» Data records:
:::::
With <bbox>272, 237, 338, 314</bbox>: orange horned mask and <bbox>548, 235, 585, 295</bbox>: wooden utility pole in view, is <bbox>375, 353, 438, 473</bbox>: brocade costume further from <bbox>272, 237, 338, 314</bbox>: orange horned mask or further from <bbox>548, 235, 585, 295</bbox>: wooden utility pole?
:::::
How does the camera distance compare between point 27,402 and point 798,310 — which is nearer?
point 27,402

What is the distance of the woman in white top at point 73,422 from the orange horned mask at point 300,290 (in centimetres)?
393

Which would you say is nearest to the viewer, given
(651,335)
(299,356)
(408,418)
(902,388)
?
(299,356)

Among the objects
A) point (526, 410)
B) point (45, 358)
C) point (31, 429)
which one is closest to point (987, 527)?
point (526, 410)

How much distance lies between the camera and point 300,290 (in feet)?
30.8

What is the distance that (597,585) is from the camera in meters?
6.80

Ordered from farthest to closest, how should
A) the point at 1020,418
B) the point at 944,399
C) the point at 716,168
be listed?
:::::
» What you should do:
Count the lines of the material above that contain the string "orange", matching case exactly. Reply with the number only.

» Completed exercise:
2